__DOCUMENT TEXT__.
____________
In an attempt to at least begin a trip report about our recent journey to Switzerland and the south of France, I'll start with the easy basics as an introduction.
Due to the nature of my work, I can travel several times a year to places most people do not visit or visit easily- and in doing so, rack up a zillion miles getting to these out of the way destinations. We had two free airline tickets to anywhere we wanted to go and no restrictions to speak of aside from cash on hand. Thanks to a lovely gift from my in-laws, we had enough for twelve days. Hawaii was calling me as I envisioned a tropical rest, but the lure of Europe was too hard to resist. My wife was in full agreement, so Europe it would be. (Even though we hadn't been to Walt Disney World since 2009, nothing drew us there. No, the New Fantasyland wasn't enough.)
Going to Geneva, Switzerland from the States offered the most flexibility with many cheap connections to other destinations which interested us. It's incredibly inexpensive to city hop as it were once you are over on the other side of the pond.
Our desire was to explore something new including a new country as part of the itinerary. We had not been to Switzerland and were told of its beauty, cleanliness, and friendly people. Two countries per visit was our goal. This time we would bypass our beloved Paris and opt for the south of France, which we had never seen. Provence and its vineyards and lavender fields and the gorgeously famous southern coastline would comprise the last two thirds of our trip. Some beach time would come on the Mediterranean instead of the Pacific. I found that a valid trade off. Although we labored in planning in exactly what places to visit and also where to stay, we would not regret this decision.
For the most part, our research uncovered that what we had heard about Geneva was that it was basically a "business destination" without much to draw in tourists. In reality, this kept the tourist count low, and we found the city had much old school charm along the beautiful lake its built on.
____________
__Extracted data entries__.
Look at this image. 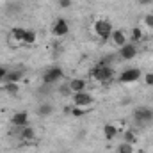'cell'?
<instances>
[{
    "mask_svg": "<svg viewBox=\"0 0 153 153\" xmlns=\"http://www.w3.org/2000/svg\"><path fill=\"white\" fill-rule=\"evenodd\" d=\"M82 114H84L82 107H75V109H73V116H82Z\"/></svg>",
    "mask_w": 153,
    "mask_h": 153,
    "instance_id": "cell-27",
    "label": "cell"
},
{
    "mask_svg": "<svg viewBox=\"0 0 153 153\" xmlns=\"http://www.w3.org/2000/svg\"><path fill=\"white\" fill-rule=\"evenodd\" d=\"M141 76H143V73H141L139 68H128V70L121 71L119 82H123V84H132V82H137Z\"/></svg>",
    "mask_w": 153,
    "mask_h": 153,
    "instance_id": "cell-5",
    "label": "cell"
},
{
    "mask_svg": "<svg viewBox=\"0 0 153 153\" xmlns=\"http://www.w3.org/2000/svg\"><path fill=\"white\" fill-rule=\"evenodd\" d=\"M2 80H4V84H20L22 73H20V71H7Z\"/></svg>",
    "mask_w": 153,
    "mask_h": 153,
    "instance_id": "cell-12",
    "label": "cell"
},
{
    "mask_svg": "<svg viewBox=\"0 0 153 153\" xmlns=\"http://www.w3.org/2000/svg\"><path fill=\"white\" fill-rule=\"evenodd\" d=\"M137 2H139L141 5H148V4H152L153 0H137Z\"/></svg>",
    "mask_w": 153,
    "mask_h": 153,
    "instance_id": "cell-28",
    "label": "cell"
},
{
    "mask_svg": "<svg viewBox=\"0 0 153 153\" xmlns=\"http://www.w3.org/2000/svg\"><path fill=\"white\" fill-rule=\"evenodd\" d=\"M117 153H134V144H128V143H121L117 146Z\"/></svg>",
    "mask_w": 153,
    "mask_h": 153,
    "instance_id": "cell-18",
    "label": "cell"
},
{
    "mask_svg": "<svg viewBox=\"0 0 153 153\" xmlns=\"http://www.w3.org/2000/svg\"><path fill=\"white\" fill-rule=\"evenodd\" d=\"M59 93H61L62 96H70V94H73V91L70 89V84H66V85H62V87H59Z\"/></svg>",
    "mask_w": 153,
    "mask_h": 153,
    "instance_id": "cell-23",
    "label": "cell"
},
{
    "mask_svg": "<svg viewBox=\"0 0 153 153\" xmlns=\"http://www.w3.org/2000/svg\"><path fill=\"white\" fill-rule=\"evenodd\" d=\"M111 38H112V41H114V45H117V46H123L125 43H128L123 30H112V36H111Z\"/></svg>",
    "mask_w": 153,
    "mask_h": 153,
    "instance_id": "cell-14",
    "label": "cell"
},
{
    "mask_svg": "<svg viewBox=\"0 0 153 153\" xmlns=\"http://www.w3.org/2000/svg\"><path fill=\"white\" fill-rule=\"evenodd\" d=\"M62 76H64V71H62L59 66H52V68H48V70L45 71V75H43V82L50 85V84L59 82Z\"/></svg>",
    "mask_w": 153,
    "mask_h": 153,
    "instance_id": "cell-4",
    "label": "cell"
},
{
    "mask_svg": "<svg viewBox=\"0 0 153 153\" xmlns=\"http://www.w3.org/2000/svg\"><path fill=\"white\" fill-rule=\"evenodd\" d=\"M52 34L57 36V38H62V36L70 34V25H68V22H66L64 18H57L55 23H53V27H52Z\"/></svg>",
    "mask_w": 153,
    "mask_h": 153,
    "instance_id": "cell-6",
    "label": "cell"
},
{
    "mask_svg": "<svg viewBox=\"0 0 153 153\" xmlns=\"http://www.w3.org/2000/svg\"><path fill=\"white\" fill-rule=\"evenodd\" d=\"M112 23L109 22V20H96L94 22V32H96V36L98 38H102L103 41H107V39L112 36Z\"/></svg>",
    "mask_w": 153,
    "mask_h": 153,
    "instance_id": "cell-3",
    "label": "cell"
},
{
    "mask_svg": "<svg viewBox=\"0 0 153 153\" xmlns=\"http://www.w3.org/2000/svg\"><path fill=\"white\" fill-rule=\"evenodd\" d=\"M144 25L150 27V29H153V13H148V14L144 16Z\"/></svg>",
    "mask_w": 153,
    "mask_h": 153,
    "instance_id": "cell-24",
    "label": "cell"
},
{
    "mask_svg": "<svg viewBox=\"0 0 153 153\" xmlns=\"http://www.w3.org/2000/svg\"><path fill=\"white\" fill-rule=\"evenodd\" d=\"M143 39V30L139 29V27H134L132 29V43H137V41H141Z\"/></svg>",
    "mask_w": 153,
    "mask_h": 153,
    "instance_id": "cell-20",
    "label": "cell"
},
{
    "mask_svg": "<svg viewBox=\"0 0 153 153\" xmlns=\"http://www.w3.org/2000/svg\"><path fill=\"white\" fill-rule=\"evenodd\" d=\"M137 55V46L135 43H125L123 46H119V57L123 61H132Z\"/></svg>",
    "mask_w": 153,
    "mask_h": 153,
    "instance_id": "cell-7",
    "label": "cell"
},
{
    "mask_svg": "<svg viewBox=\"0 0 153 153\" xmlns=\"http://www.w3.org/2000/svg\"><path fill=\"white\" fill-rule=\"evenodd\" d=\"M116 55H105L98 61V66H111V61H114Z\"/></svg>",
    "mask_w": 153,
    "mask_h": 153,
    "instance_id": "cell-21",
    "label": "cell"
},
{
    "mask_svg": "<svg viewBox=\"0 0 153 153\" xmlns=\"http://www.w3.org/2000/svg\"><path fill=\"white\" fill-rule=\"evenodd\" d=\"M36 41H38V36H36L34 30H27L25 32V38H23V43L25 45H34Z\"/></svg>",
    "mask_w": 153,
    "mask_h": 153,
    "instance_id": "cell-17",
    "label": "cell"
},
{
    "mask_svg": "<svg viewBox=\"0 0 153 153\" xmlns=\"http://www.w3.org/2000/svg\"><path fill=\"white\" fill-rule=\"evenodd\" d=\"M144 82H146V85H153V73H146L144 75Z\"/></svg>",
    "mask_w": 153,
    "mask_h": 153,
    "instance_id": "cell-25",
    "label": "cell"
},
{
    "mask_svg": "<svg viewBox=\"0 0 153 153\" xmlns=\"http://www.w3.org/2000/svg\"><path fill=\"white\" fill-rule=\"evenodd\" d=\"M71 96H73V103H75V107H89V105L94 102V100H93V96H91L89 93H85V91L73 93Z\"/></svg>",
    "mask_w": 153,
    "mask_h": 153,
    "instance_id": "cell-8",
    "label": "cell"
},
{
    "mask_svg": "<svg viewBox=\"0 0 153 153\" xmlns=\"http://www.w3.org/2000/svg\"><path fill=\"white\" fill-rule=\"evenodd\" d=\"M125 143H128V144H135V143H137V135H135L132 130H126V132H125Z\"/></svg>",
    "mask_w": 153,
    "mask_h": 153,
    "instance_id": "cell-19",
    "label": "cell"
},
{
    "mask_svg": "<svg viewBox=\"0 0 153 153\" xmlns=\"http://www.w3.org/2000/svg\"><path fill=\"white\" fill-rule=\"evenodd\" d=\"M25 29H20V27H14V29H11V34H13V38L18 39V41H22L23 43V38H25Z\"/></svg>",
    "mask_w": 153,
    "mask_h": 153,
    "instance_id": "cell-16",
    "label": "cell"
},
{
    "mask_svg": "<svg viewBox=\"0 0 153 153\" xmlns=\"http://www.w3.org/2000/svg\"><path fill=\"white\" fill-rule=\"evenodd\" d=\"M68 84H70V89H71L73 93L85 91V85H87V82H85V80H82V78H73V80H70Z\"/></svg>",
    "mask_w": 153,
    "mask_h": 153,
    "instance_id": "cell-11",
    "label": "cell"
},
{
    "mask_svg": "<svg viewBox=\"0 0 153 153\" xmlns=\"http://www.w3.org/2000/svg\"><path fill=\"white\" fill-rule=\"evenodd\" d=\"M59 5L62 9H68V7H71V0H59Z\"/></svg>",
    "mask_w": 153,
    "mask_h": 153,
    "instance_id": "cell-26",
    "label": "cell"
},
{
    "mask_svg": "<svg viewBox=\"0 0 153 153\" xmlns=\"http://www.w3.org/2000/svg\"><path fill=\"white\" fill-rule=\"evenodd\" d=\"M134 123L137 126H146L153 123V109L152 107H137L134 111Z\"/></svg>",
    "mask_w": 153,
    "mask_h": 153,
    "instance_id": "cell-1",
    "label": "cell"
},
{
    "mask_svg": "<svg viewBox=\"0 0 153 153\" xmlns=\"http://www.w3.org/2000/svg\"><path fill=\"white\" fill-rule=\"evenodd\" d=\"M103 134H105L107 139H114L116 135H117V128H116L114 125H105L103 126Z\"/></svg>",
    "mask_w": 153,
    "mask_h": 153,
    "instance_id": "cell-15",
    "label": "cell"
},
{
    "mask_svg": "<svg viewBox=\"0 0 153 153\" xmlns=\"http://www.w3.org/2000/svg\"><path fill=\"white\" fill-rule=\"evenodd\" d=\"M4 87H5V91H7L9 94H16V93L20 91V85H18V84H5Z\"/></svg>",
    "mask_w": 153,
    "mask_h": 153,
    "instance_id": "cell-22",
    "label": "cell"
},
{
    "mask_svg": "<svg viewBox=\"0 0 153 153\" xmlns=\"http://www.w3.org/2000/svg\"><path fill=\"white\" fill-rule=\"evenodd\" d=\"M38 114L41 117H46V116H52L53 114V105L52 103H48V102H45V103H41L38 107Z\"/></svg>",
    "mask_w": 153,
    "mask_h": 153,
    "instance_id": "cell-13",
    "label": "cell"
},
{
    "mask_svg": "<svg viewBox=\"0 0 153 153\" xmlns=\"http://www.w3.org/2000/svg\"><path fill=\"white\" fill-rule=\"evenodd\" d=\"M5 73H7V71H5V68H2V66H0V80L5 76Z\"/></svg>",
    "mask_w": 153,
    "mask_h": 153,
    "instance_id": "cell-29",
    "label": "cell"
},
{
    "mask_svg": "<svg viewBox=\"0 0 153 153\" xmlns=\"http://www.w3.org/2000/svg\"><path fill=\"white\" fill-rule=\"evenodd\" d=\"M20 139L22 141H34L36 139V130L32 126H29V125L20 128Z\"/></svg>",
    "mask_w": 153,
    "mask_h": 153,
    "instance_id": "cell-10",
    "label": "cell"
},
{
    "mask_svg": "<svg viewBox=\"0 0 153 153\" xmlns=\"http://www.w3.org/2000/svg\"><path fill=\"white\" fill-rule=\"evenodd\" d=\"M11 125L16 126V128H23V126H27V125H29V114H27L25 111L13 114L11 116Z\"/></svg>",
    "mask_w": 153,
    "mask_h": 153,
    "instance_id": "cell-9",
    "label": "cell"
},
{
    "mask_svg": "<svg viewBox=\"0 0 153 153\" xmlns=\"http://www.w3.org/2000/svg\"><path fill=\"white\" fill-rule=\"evenodd\" d=\"M89 75L93 76L94 80H98V82H111L112 80V76H114V70H112V66H94L91 71H89Z\"/></svg>",
    "mask_w": 153,
    "mask_h": 153,
    "instance_id": "cell-2",
    "label": "cell"
}]
</instances>
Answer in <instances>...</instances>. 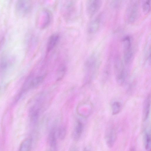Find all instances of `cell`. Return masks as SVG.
Returning a JSON list of instances; mask_svg holds the SVG:
<instances>
[{"mask_svg":"<svg viewBox=\"0 0 151 151\" xmlns=\"http://www.w3.org/2000/svg\"><path fill=\"white\" fill-rule=\"evenodd\" d=\"M101 15H99L96 18L90 22L88 27V31L89 33H95L99 30L101 21Z\"/></svg>","mask_w":151,"mask_h":151,"instance_id":"obj_8","label":"cell"},{"mask_svg":"<svg viewBox=\"0 0 151 151\" xmlns=\"http://www.w3.org/2000/svg\"><path fill=\"white\" fill-rule=\"evenodd\" d=\"M29 4L28 0H17L16 4L15 9L19 14H24L28 11Z\"/></svg>","mask_w":151,"mask_h":151,"instance_id":"obj_9","label":"cell"},{"mask_svg":"<svg viewBox=\"0 0 151 151\" xmlns=\"http://www.w3.org/2000/svg\"><path fill=\"white\" fill-rule=\"evenodd\" d=\"M99 61L95 55L90 56L86 60L84 64L86 78L90 80L95 76L99 66Z\"/></svg>","mask_w":151,"mask_h":151,"instance_id":"obj_1","label":"cell"},{"mask_svg":"<svg viewBox=\"0 0 151 151\" xmlns=\"http://www.w3.org/2000/svg\"><path fill=\"white\" fill-rule=\"evenodd\" d=\"M83 128V125L80 121L77 122L74 128L73 135L74 138L77 140L81 136Z\"/></svg>","mask_w":151,"mask_h":151,"instance_id":"obj_14","label":"cell"},{"mask_svg":"<svg viewBox=\"0 0 151 151\" xmlns=\"http://www.w3.org/2000/svg\"><path fill=\"white\" fill-rule=\"evenodd\" d=\"M52 19L50 12L46 9H41L39 12L37 18L38 25L41 29L47 28L50 24Z\"/></svg>","mask_w":151,"mask_h":151,"instance_id":"obj_5","label":"cell"},{"mask_svg":"<svg viewBox=\"0 0 151 151\" xmlns=\"http://www.w3.org/2000/svg\"><path fill=\"white\" fill-rule=\"evenodd\" d=\"M60 36L57 33L52 35L49 37L47 45V51L49 52L56 45L59 41Z\"/></svg>","mask_w":151,"mask_h":151,"instance_id":"obj_11","label":"cell"},{"mask_svg":"<svg viewBox=\"0 0 151 151\" xmlns=\"http://www.w3.org/2000/svg\"><path fill=\"white\" fill-rule=\"evenodd\" d=\"M66 133V130L64 126H61L58 129V135L59 138L62 140L65 138Z\"/></svg>","mask_w":151,"mask_h":151,"instance_id":"obj_21","label":"cell"},{"mask_svg":"<svg viewBox=\"0 0 151 151\" xmlns=\"http://www.w3.org/2000/svg\"><path fill=\"white\" fill-rule=\"evenodd\" d=\"M106 143L109 147L114 145L116 139V134L115 130L112 128L109 129L106 134Z\"/></svg>","mask_w":151,"mask_h":151,"instance_id":"obj_10","label":"cell"},{"mask_svg":"<svg viewBox=\"0 0 151 151\" xmlns=\"http://www.w3.org/2000/svg\"><path fill=\"white\" fill-rule=\"evenodd\" d=\"M145 147L147 150H150L151 148V136L149 132H146L145 138Z\"/></svg>","mask_w":151,"mask_h":151,"instance_id":"obj_18","label":"cell"},{"mask_svg":"<svg viewBox=\"0 0 151 151\" xmlns=\"http://www.w3.org/2000/svg\"><path fill=\"white\" fill-rule=\"evenodd\" d=\"M150 95L147 97L145 101L143 110V119L144 121H146L148 118L150 109Z\"/></svg>","mask_w":151,"mask_h":151,"instance_id":"obj_13","label":"cell"},{"mask_svg":"<svg viewBox=\"0 0 151 151\" xmlns=\"http://www.w3.org/2000/svg\"><path fill=\"white\" fill-rule=\"evenodd\" d=\"M114 68L116 81L119 84H122L126 79L127 73L122 61L118 57L115 60Z\"/></svg>","mask_w":151,"mask_h":151,"instance_id":"obj_3","label":"cell"},{"mask_svg":"<svg viewBox=\"0 0 151 151\" xmlns=\"http://www.w3.org/2000/svg\"><path fill=\"white\" fill-rule=\"evenodd\" d=\"M101 3V0H88L87 10L90 16H93L99 11Z\"/></svg>","mask_w":151,"mask_h":151,"instance_id":"obj_7","label":"cell"},{"mask_svg":"<svg viewBox=\"0 0 151 151\" xmlns=\"http://www.w3.org/2000/svg\"><path fill=\"white\" fill-rule=\"evenodd\" d=\"M9 62L6 58H3L0 62V70L4 71L8 67Z\"/></svg>","mask_w":151,"mask_h":151,"instance_id":"obj_20","label":"cell"},{"mask_svg":"<svg viewBox=\"0 0 151 151\" xmlns=\"http://www.w3.org/2000/svg\"><path fill=\"white\" fill-rule=\"evenodd\" d=\"M32 145L31 138H27L24 140L21 143L19 147V150L22 151H27L30 150Z\"/></svg>","mask_w":151,"mask_h":151,"instance_id":"obj_15","label":"cell"},{"mask_svg":"<svg viewBox=\"0 0 151 151\" xmlns=\"http://www.w3.org/2000/svg\"><path fill=\"white\" fill-rule=\"evenodd\" d=\"M124 59L125 63L128 65L131 62L133 58L132 41L129 35L125 36L122 40Z\"/></svg>","mask_w":151,"mask_h":151,"instance_id":"obj_4","label":"cell"},{"mask_svg":"<svg viewBox=\"0 0 151 151\" xmlns=\"http://www.w3.org/2000/svg\"><path fill=\"white\" fill-rule=\"evenodd\" d=\"M56 130L55 127L52 128L48 135V142L49 145L52 149L54 150L56 149L57 145Z\"/></svg>","mask_w":151,"mask_h":151,"instance_id":"obj_12","label":"cell"},{"mask_svg":"<svg viewBox=\"0 0 151 151\" xmlns=\"http://www.w3.org/2000/svg\"><path fill=\"white\" fill-rule=\"evenodd\" d=\"M139 0H131L127 6L126 13V17L127 22L132 24L137 18L139 11Z\"/></svg>","mask_w":151,"mask_h":151,"instance_id":"obj_2","label":"cell"},{"mask_svg":"<svg viewBox=\"0 0 151 151\" xmlns=\"http://www.w3.org/2000/svg\"><path fill=\"white\" fill-rule=\"evenodd\" d=\"M142 8L144 13L148 14L150 11L151 0H143Z\"/></svg>","mask_w":151,"mask_h":151,"instance_id":"obj_17","label":"cell"},{"mask_svg":"<svg viewBox=\"0 0 151 151\" xmlns=\"http://www.w3.org/2000/svg\"><path fill=\"white\" fill-rule=\"evenodd\" d=\"M121 105L118 101L113 103L112 105V111L113 115H115L119 113L120 111Z\"/></svg>","mask_w":151,"mask_h":151,"instance_id":"obj_19","label":"cell"},{"mask_svg":"<svg viewBox=\"0 0 151 151\" xmlns=\"http://www.w3.org/2000/svg\"><path fill=\"white\" fill-rule=\"evenodd\" d=\"M66 71V67L64 64L61 65L58 68L56 73L57 81L62 79L64 77Z\"/></svg>","mask_w":151,"mask_h":151,"instance_id":"obj_16","label":"cell"},{"mask_svg":"<svg viewBox=\"0 0 151 151\" xmlns=\"http://www.w3.org/2000/svg\"><path fill=\"white\" fill-rule=\"evenodd\" d=\"M45 75L38 76L34 78L29 77L24 83L22 89L23 93L36 87L43 81Z\"/></svg>","mask_w":151,"mask_h":151,"instance_id":"obj_6","label":"cell"}]
</instances>
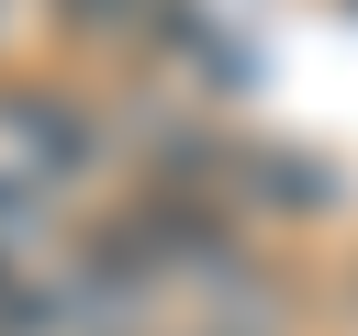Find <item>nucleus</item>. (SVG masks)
<instances>
[{
  "instance_id": "f257e3e1",
  "label": "nucleus",
  "mask_w": 358,
  "mask_h": 336,
  "mask_svg": "<svg viewBox=\"0 0 358 336\" xmlns=\"http://www.w3.org/2000/svg\"><path fill=\"white\" fill-rule=\"evenodd\" d=\"M11 123H22V146H34L45 168H90V157H101V123H90V112H67V101H22Z\"/></svg>"
}]
</instances>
____________
__WRITTEN TASKS__.
• 1. In the trip report on Switzerland and southern France, why did the travelers fly into Geneva?
• 2. Carry the Switzerland and south of France trip report forward from its last sentence.

__RESPONSE LIST__.
• 1. Geneva offered the most flexibility, with many cheap connections to other destinations that interested them.

• 2.
Our children were happily envious and got us to the airport early morning of our departure. One of our newer traditions is a stop at Caribou Coffee, now gone for the most part from where we live but still at the airport. A nice way to start the trip before the adventure began. And it began upon arrival in Geneva via Toronto.
No luggage. Air Canada was not scoring any points for losing my wife's luggage for two days and mine for five. Such is travel. We rolled with the delay, and once we found our stop, a quick trip into H&M brought a new shirt or two and some other necessities. (The end of our trip, however, would bring much bigger problems in travel- something never expected or experienced. More on that at the end of this series.)
Do you see the famous Jet d'Eau? 450ft water fountain.
We were only a few blocks from the lake itself, so off we went, exploring the entire city by foot or later by its very easy, clean, and inexpensive bus system. Lake Geneva straddles the borders of both Switzerland and France, with the French side being undeveloped countryside, the Swiss side being home to some marvelous small towns and world famous cities.
The landmark of the lake on the Geneva waterfront is the famous fountain Jet d'Eau. When it operation, it shoots upwards of 400 feet into the air. We would not see it our entire visit. It was very windy, keeping it very temperate, and the waves on the lake felt more like the ocean than we expected. It did not stop the sunbathers of all shapes and sizes to be found on both sides of the path to the lighthouse.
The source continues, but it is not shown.